Deep learning has been in vogue. Combining ideas from the 60s and an insane amount of computing power, the search giant and others have been learning deep - mind and all. This is good news, gentle tricks on established mathematics seem to have reduced overfitting and accelerated "learning." But, technologies based on unlimited resources and computing power, tend to be lazy and deep learning seem to have all the characteristics. Some even call it "Artificial Intelligence," even though there is nothing artificial or intelligent about it.

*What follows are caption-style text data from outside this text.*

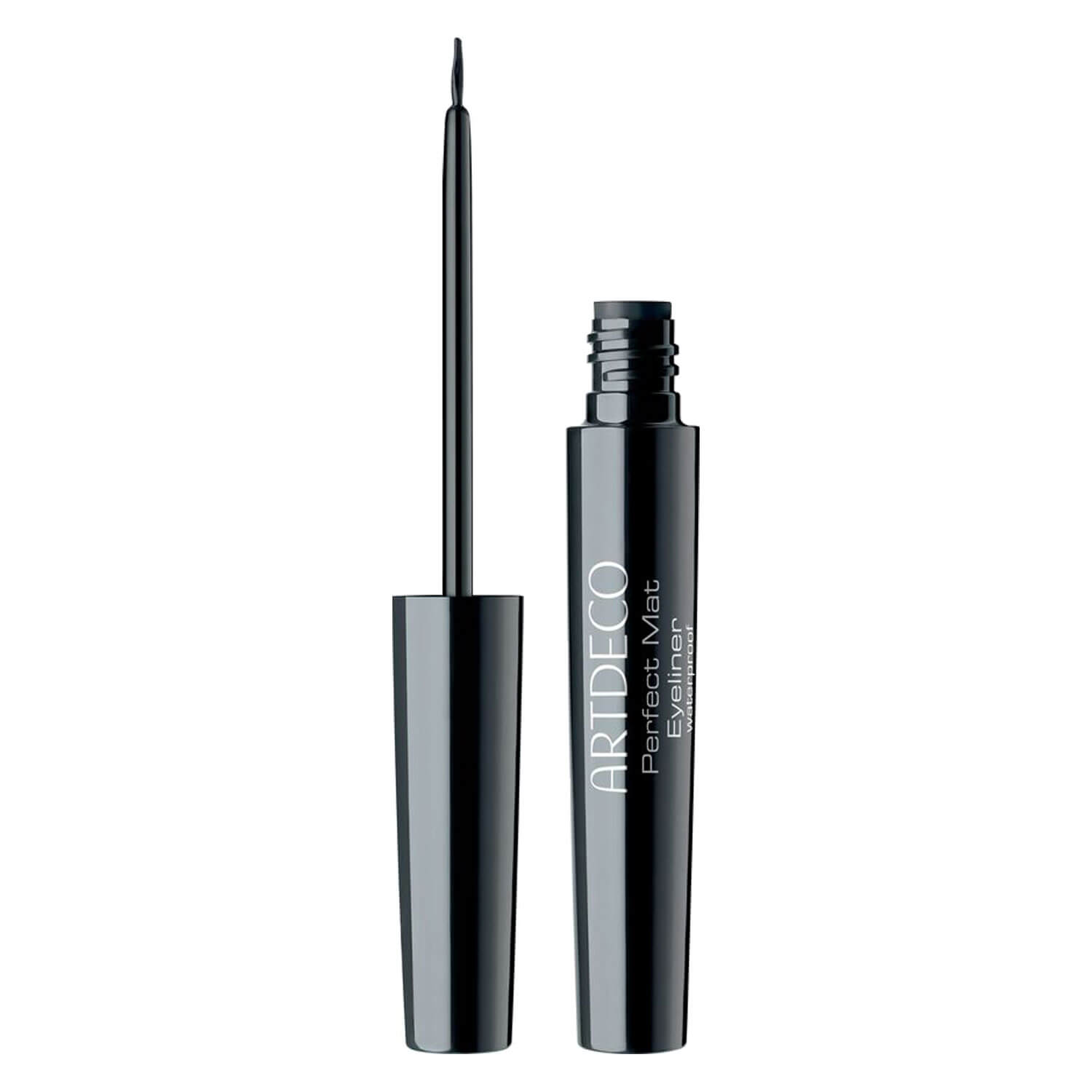 Artdeco Eyeliner - Perfect Mat Eyeliner Black Waterproof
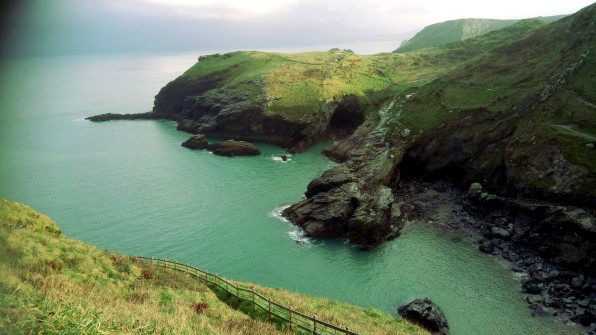 Tintagel Cornwall Coast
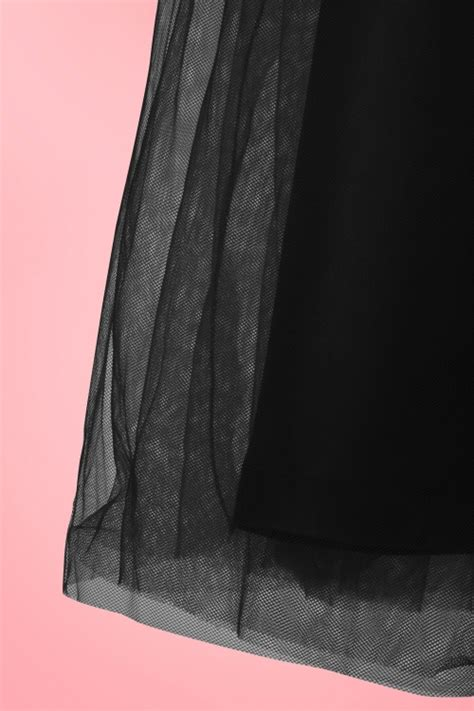 Skirt The Typical Day Swing The Usual Days Pv 0117015 50s edie tulle swing skirt in black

Humans have been fascinated by their brains forever. They have searched for the mind and soul in a few pounds of messy grey matter they carry on their shoulders but found nothing. When the computer scientists arrived who could create "General Artificial Intelligence," by assembling dumb silicon and using dumber games, their age showed why wisdom is not that easy to attain, Ph.D. or not. The search giant has been on a prowl, picking up anything that ends in .ai for a premium and as the greatest technologist of all times who invented the electric car and electrified space travel proclaimed that only he knew what AI was all about, we seem to have arrived at ego driven emptiness.
Get used to it. Nobody is intelligent enough to create "general artificial intelligence." Those who harbor higher than average brain cells have headed in the opposite direction by proclaiming that knowledge results from understanding and not modeling ideas. Therein lies the conundrum, as the technologists rise without human contact and attempt to travel to Mars, there appears to be a great vacuum between knowledge and know-how. There is a distinct difference between the two, the former conquered by philosophers and the latter by engineers and it is important to distinguish between the two.
It is time to look forward and abolish ego-driven behavior. Those who are prone to it should be told that they are no better than the worst of humans.